Giant axonal neuropathy (GAN) is an ultrarare, autosomal recessive neurodegenerative disease that affects both the peripheral and central nervous systems with progressive sensorimotor neuropathy. Muscle ultrasound is a highly sensitive, real – time imaging tool that can be feasibly performed in young pediatric patients. We aim to evaluate a muscle ultrasound severity scoring system, the modified Heckmatt scale – a qualitative grading system of scores 0 – 3, shown as a composite sum score in individuals with GAN and to determine how it relates to other clinical and functional outcome measures. 

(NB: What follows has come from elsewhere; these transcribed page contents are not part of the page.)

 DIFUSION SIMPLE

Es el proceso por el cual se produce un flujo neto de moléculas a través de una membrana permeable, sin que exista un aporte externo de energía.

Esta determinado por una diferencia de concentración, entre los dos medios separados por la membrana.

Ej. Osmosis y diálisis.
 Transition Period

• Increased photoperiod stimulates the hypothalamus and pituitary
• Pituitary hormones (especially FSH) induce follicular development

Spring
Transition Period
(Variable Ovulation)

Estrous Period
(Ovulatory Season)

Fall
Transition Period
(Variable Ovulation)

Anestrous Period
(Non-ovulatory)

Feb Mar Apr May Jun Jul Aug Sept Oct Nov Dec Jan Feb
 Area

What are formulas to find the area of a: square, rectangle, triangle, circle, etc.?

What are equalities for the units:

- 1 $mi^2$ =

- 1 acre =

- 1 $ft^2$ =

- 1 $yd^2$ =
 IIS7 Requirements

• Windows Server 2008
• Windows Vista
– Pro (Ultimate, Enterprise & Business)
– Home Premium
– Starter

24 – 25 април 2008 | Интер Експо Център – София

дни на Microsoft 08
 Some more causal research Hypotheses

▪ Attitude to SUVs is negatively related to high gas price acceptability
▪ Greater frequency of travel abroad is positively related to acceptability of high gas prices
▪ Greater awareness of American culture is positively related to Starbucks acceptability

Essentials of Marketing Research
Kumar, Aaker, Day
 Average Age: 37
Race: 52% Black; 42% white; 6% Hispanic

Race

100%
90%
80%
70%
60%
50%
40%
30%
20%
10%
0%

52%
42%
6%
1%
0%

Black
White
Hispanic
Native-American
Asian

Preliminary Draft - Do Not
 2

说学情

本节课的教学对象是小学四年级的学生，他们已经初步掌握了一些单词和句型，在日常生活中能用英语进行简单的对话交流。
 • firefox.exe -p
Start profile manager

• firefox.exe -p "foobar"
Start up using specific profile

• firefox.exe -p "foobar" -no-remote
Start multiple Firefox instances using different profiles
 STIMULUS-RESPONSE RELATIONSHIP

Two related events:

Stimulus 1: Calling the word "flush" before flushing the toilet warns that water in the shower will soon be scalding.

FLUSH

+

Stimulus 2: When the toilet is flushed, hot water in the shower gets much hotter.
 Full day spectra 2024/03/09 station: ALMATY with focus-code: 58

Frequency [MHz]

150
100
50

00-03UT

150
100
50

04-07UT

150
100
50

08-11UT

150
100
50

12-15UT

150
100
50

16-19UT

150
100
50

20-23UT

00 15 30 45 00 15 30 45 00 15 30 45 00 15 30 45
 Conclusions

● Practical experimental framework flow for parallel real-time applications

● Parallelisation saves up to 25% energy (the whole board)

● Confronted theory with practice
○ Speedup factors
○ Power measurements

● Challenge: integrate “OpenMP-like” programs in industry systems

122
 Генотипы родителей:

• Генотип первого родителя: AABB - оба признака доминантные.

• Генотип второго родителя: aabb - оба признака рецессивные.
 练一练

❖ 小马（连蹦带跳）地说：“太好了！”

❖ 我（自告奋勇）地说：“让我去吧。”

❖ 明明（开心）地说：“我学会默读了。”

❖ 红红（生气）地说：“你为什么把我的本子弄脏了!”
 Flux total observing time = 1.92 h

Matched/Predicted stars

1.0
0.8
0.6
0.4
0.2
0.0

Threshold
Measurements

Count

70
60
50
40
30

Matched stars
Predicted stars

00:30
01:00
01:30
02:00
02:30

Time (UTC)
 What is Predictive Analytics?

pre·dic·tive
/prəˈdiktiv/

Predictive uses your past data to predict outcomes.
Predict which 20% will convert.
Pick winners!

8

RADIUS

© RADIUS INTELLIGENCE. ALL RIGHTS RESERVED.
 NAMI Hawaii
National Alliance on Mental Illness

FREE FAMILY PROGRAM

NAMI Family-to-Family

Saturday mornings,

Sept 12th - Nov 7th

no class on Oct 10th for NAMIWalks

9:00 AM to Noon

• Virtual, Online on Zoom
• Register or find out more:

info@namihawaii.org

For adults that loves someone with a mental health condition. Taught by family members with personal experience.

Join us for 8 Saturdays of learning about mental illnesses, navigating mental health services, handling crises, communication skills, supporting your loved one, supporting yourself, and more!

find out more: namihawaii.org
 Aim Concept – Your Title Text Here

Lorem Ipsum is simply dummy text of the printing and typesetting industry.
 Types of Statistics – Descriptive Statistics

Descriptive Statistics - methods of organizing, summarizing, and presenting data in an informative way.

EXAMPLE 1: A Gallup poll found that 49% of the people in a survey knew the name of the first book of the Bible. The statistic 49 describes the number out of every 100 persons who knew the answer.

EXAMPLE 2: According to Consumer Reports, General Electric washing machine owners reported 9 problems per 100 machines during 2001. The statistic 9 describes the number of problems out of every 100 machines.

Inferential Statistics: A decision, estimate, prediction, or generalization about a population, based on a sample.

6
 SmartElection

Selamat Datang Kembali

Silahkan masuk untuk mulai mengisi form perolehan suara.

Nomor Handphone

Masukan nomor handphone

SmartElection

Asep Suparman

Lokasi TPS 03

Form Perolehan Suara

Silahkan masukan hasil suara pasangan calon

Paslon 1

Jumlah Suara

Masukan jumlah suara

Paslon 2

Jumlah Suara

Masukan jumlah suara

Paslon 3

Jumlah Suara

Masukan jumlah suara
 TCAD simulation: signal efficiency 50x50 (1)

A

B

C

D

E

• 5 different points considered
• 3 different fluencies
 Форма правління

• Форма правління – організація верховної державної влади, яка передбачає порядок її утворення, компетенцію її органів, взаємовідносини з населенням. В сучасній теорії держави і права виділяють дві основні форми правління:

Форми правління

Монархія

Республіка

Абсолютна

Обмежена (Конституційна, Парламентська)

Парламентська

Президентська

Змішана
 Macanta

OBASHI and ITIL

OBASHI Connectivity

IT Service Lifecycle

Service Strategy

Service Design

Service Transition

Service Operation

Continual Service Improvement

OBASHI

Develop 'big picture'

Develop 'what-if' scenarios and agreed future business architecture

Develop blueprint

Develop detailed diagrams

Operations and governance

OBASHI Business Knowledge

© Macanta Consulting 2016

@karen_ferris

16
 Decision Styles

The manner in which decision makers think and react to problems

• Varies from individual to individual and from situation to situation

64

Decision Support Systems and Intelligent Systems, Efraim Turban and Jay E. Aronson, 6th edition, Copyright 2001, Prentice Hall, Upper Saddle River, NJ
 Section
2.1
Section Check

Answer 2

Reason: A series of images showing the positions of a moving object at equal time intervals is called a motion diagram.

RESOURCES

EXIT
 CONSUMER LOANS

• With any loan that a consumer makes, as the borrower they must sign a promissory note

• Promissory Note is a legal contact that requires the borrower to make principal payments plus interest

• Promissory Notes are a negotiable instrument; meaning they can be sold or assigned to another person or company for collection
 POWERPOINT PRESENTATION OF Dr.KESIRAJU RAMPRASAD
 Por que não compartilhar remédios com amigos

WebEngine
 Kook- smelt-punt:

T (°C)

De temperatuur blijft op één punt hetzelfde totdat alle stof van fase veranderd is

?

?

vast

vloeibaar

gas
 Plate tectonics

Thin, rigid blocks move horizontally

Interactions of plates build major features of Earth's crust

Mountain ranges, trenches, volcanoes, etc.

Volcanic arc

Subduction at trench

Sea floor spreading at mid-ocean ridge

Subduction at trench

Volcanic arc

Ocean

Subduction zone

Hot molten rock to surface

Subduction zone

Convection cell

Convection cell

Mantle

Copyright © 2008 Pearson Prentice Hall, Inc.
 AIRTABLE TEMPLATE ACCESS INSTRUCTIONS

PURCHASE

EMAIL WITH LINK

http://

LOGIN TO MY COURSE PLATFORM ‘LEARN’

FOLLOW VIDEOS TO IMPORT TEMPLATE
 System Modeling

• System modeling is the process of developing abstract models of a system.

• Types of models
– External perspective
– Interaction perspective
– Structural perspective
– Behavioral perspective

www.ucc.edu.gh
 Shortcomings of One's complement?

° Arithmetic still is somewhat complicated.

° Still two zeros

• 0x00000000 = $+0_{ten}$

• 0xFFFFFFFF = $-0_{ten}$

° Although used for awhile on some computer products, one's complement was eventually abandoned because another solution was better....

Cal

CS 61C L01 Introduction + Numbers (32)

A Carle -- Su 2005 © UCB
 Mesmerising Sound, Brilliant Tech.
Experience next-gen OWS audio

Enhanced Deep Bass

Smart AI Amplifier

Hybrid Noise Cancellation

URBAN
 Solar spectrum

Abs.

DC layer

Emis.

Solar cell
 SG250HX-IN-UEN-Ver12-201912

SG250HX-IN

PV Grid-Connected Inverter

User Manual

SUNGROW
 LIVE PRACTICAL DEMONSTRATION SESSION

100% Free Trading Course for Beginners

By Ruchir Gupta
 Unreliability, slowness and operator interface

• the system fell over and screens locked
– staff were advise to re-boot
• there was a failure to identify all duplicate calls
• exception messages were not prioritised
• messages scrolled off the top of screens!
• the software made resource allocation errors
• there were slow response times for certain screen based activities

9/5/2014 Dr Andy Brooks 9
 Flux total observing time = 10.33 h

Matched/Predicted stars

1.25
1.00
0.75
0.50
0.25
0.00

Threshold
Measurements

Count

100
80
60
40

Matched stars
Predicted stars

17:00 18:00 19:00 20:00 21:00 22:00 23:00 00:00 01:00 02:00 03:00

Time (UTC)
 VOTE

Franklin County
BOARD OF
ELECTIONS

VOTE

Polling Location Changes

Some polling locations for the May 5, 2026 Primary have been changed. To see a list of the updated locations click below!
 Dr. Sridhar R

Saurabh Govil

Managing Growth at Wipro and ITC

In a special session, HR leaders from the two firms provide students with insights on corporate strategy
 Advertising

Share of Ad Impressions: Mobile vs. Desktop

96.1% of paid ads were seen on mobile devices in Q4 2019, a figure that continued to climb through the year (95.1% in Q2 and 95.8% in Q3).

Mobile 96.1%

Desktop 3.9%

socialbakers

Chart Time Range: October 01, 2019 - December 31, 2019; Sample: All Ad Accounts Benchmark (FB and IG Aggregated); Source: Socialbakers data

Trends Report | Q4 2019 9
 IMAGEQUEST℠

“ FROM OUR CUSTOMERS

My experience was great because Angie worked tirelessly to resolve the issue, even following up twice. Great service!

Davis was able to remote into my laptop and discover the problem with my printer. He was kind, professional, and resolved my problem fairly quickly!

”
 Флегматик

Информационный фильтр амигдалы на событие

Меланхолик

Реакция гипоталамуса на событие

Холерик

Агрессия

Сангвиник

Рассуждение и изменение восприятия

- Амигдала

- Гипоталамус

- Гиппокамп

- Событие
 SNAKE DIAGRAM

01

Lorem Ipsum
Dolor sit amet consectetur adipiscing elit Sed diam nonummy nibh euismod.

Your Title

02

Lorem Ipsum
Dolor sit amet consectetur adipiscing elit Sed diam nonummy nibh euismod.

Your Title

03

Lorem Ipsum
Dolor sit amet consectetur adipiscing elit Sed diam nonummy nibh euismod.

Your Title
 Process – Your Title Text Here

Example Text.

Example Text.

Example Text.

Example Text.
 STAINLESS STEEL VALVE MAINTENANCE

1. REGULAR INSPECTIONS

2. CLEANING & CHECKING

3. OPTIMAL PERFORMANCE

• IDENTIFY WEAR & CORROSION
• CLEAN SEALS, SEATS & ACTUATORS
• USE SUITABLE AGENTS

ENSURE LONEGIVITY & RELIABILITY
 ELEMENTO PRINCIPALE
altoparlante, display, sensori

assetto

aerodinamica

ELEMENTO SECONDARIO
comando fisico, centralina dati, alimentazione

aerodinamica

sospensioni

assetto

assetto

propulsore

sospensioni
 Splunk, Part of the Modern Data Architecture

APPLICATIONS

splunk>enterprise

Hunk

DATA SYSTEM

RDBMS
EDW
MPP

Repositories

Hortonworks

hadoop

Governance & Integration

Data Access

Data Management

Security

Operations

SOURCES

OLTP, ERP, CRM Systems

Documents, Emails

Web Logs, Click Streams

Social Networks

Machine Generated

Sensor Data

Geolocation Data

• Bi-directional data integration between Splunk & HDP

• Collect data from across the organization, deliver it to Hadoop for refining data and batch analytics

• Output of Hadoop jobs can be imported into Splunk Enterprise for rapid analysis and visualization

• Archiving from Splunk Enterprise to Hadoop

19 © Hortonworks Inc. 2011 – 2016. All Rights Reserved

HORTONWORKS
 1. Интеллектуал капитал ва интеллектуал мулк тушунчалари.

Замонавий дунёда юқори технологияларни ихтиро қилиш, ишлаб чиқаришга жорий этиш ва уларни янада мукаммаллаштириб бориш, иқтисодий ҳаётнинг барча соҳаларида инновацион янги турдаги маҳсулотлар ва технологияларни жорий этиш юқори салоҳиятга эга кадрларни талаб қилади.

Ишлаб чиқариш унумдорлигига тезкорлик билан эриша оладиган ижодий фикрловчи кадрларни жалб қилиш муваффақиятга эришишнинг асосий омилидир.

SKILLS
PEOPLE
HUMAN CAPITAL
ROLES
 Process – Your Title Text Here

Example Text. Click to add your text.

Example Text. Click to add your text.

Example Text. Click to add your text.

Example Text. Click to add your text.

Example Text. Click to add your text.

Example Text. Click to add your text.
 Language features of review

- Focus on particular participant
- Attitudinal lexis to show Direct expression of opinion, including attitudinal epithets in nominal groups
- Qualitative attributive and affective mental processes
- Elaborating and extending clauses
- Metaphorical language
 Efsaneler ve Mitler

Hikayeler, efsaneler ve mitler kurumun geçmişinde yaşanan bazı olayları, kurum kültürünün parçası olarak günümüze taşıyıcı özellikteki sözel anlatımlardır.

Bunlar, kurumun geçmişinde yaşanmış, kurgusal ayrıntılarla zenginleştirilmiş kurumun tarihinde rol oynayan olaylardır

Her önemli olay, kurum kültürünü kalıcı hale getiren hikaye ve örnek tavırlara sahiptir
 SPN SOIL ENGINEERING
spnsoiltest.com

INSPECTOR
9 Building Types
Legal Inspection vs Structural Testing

53 individuals with GAN were evaluated under an approved natural history study at the NIH. Of those, muscle ultrasound scoring was performed on imaging from 20 individuals (13 Female, 7 Male; ages 3 – 21 years old). Two individuals had repeat ultrasound studies, yielding 23 total studies. Unilateral transverse ultrasound images of eight muscle groups were utilized. Two muscle graders reviewed the images using the modified Heckmatt grading scale, and interrater reliability was determined using weighted Cohen’s Kappa (0.90). The composite modified Heckmatt score reflected neurogenic muscle changes, with a median score of 12.5, ranging from a score of 6 – 23 (normal reference = 0).  Lower extremity composite scores were higher than upper extremity scores, with a median value of 8, ranging from 5 – 12, reflecting the predominant neurogenic changes in the lower extremities. Additionally, lower extremity composite scores were significantly correlated with age, possibly representing disease progression (Pearson correlation test, two tailed pv = 0.0487). Further analysis compared composite scores for proximal versus distal muscle groups and motor function.  
Here we present data for a composite muscle ultrasound scoring system, emphasizing the potential of muscle ultrasound in studying disease progression for inherited neuropathies, supporting it as a feasible and easy to apply imaging biomarker.